Soupe de farine jaune
, probably the most arresting example of this food of the urban poor. “Yellow flour soup” is the city dweller’s equivalent of the Beaujolais housewife’s pinchpenny nettle soup: cornmeal mush that has been elevated to a modest gastronomic level by the addition of milk and strips of pork rind.
 
By common assent, nothing went better with Lyon’s traditional cooking than the friendly, fruity, refreshingly tangy wine of the gamay from up north. Like the food itself, it was plentiful, free of artifice and easy on the pocketbook. Through the nineteenth and twentieth centuries, Beaujolais automatically accompanied Lyon’s rise to its enviable situation as the gastronomic capital of France, the city uniquely situated to take advantage of the ideal natural larder that lies at all points around it: poultry of unparalleled quality from the Bresse, beef from the Charolais, freshwater fish from the Rhône and the Saône, magnificent crayfish and cheeses from the Jura, fruits and vegetables from the Rhône Valley and, a bit further to the south, the profusion of seafood, oils, herbs and spices of the Mediterranean regions.
By geography alone—it lies at the confluence of two great rivers, next door to Switzerland, Italy and the Mediterranean but at a safe distance from the intrusions of plunderers and rapparees from England, until recently the most aggressively, never-endingly expansionist of nations—Lyon was a much more logical choice than Paris to be chosen as France’s capital city, as it had been for the Gauls in Caesar’s days. For a while it seemed that history might just turn out that way, because the great monarch François I had taken a liking to the place, so much so that he was considering settling there for good. Alas, in 1536 in Lyon his son the dauphin François shocked his system by draining a glass of chilled water after a particularly heated game of
jeu de paume
(court tennis) and died shortly thereafter. That water may not have been entirely innocent—suggestions of poisoning have floated around the story ever since—but King François removed his crown and his court to Paris, and Lyon never had a second chance.
No matter. The Lyonnais have liberally consoled themselves ever since with food and drink and humor, and no one feels worse off for the bargain.
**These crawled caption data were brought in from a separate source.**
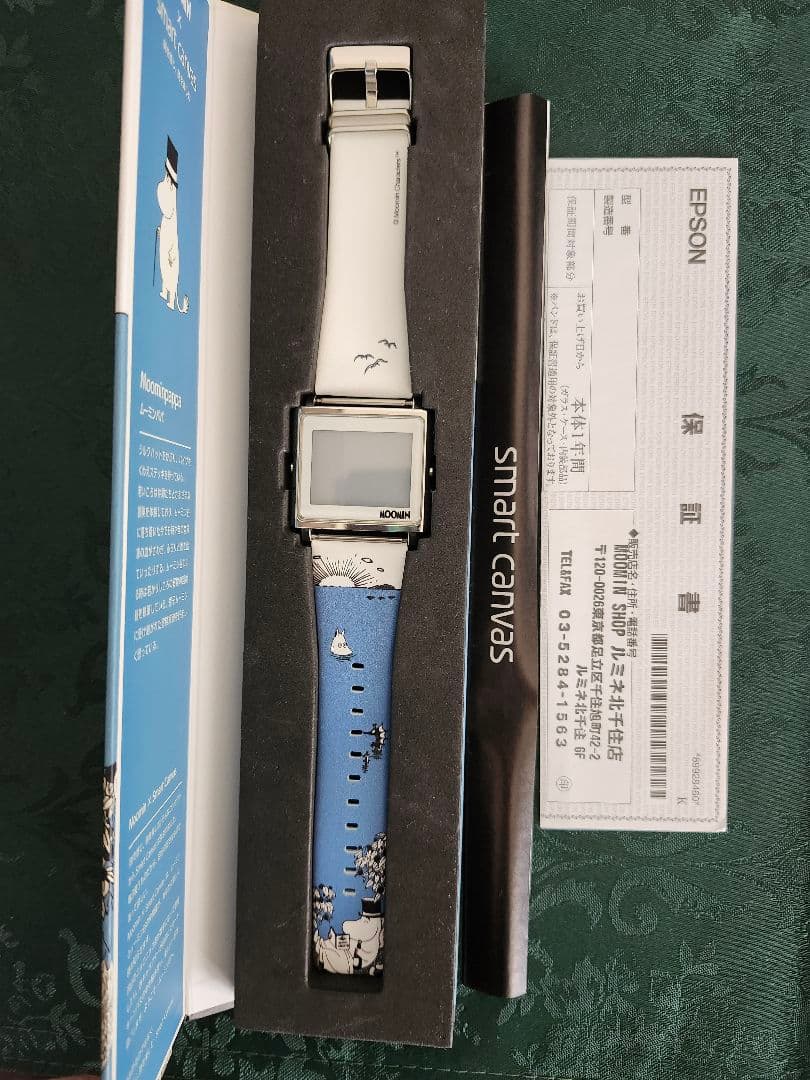 ◇美品◇MOOMIN Smart Canvas デジタル腕時計 (ムーミンパパ)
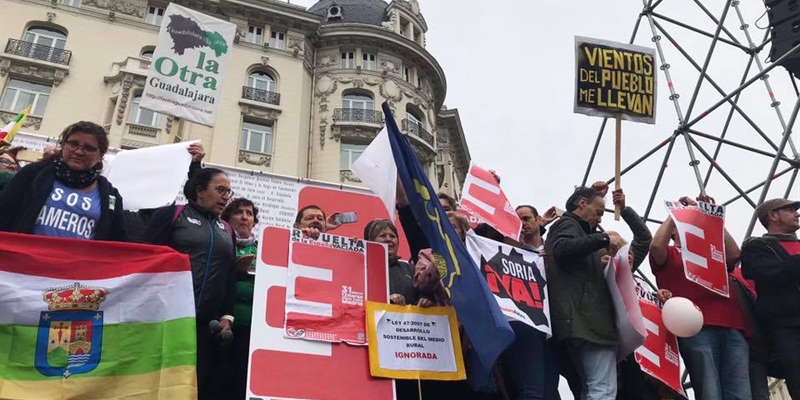 Miles de personas reclaman en Madrid que "no agonice" la Espaa rural durante la manifestacin 'La Revuelta de la Espaa Vaciada'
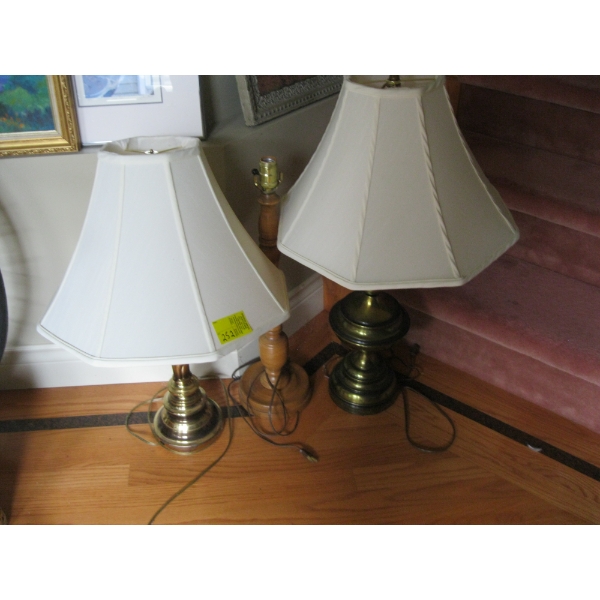 3 LAMPS - 1 MISSING SHADE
The city’s aura as the world’s capital of great eating was already growing in François’ reign, when the Dutch humanist scholar Erasmus remarked that he didn’t understand “how the innkeepers of Lyon manage to serve such sumptuous food at such modest prices.” Even those who for one reason or another did not hold the place in affection were forced to admit that it harbored special talents where food was concerned. “I know of only one thing that they do very well in Lyon” wrote Stendhal, author of
Le Rouge et le Noir.
“You eat admirably well there and, in my opinion, better than in Paris.”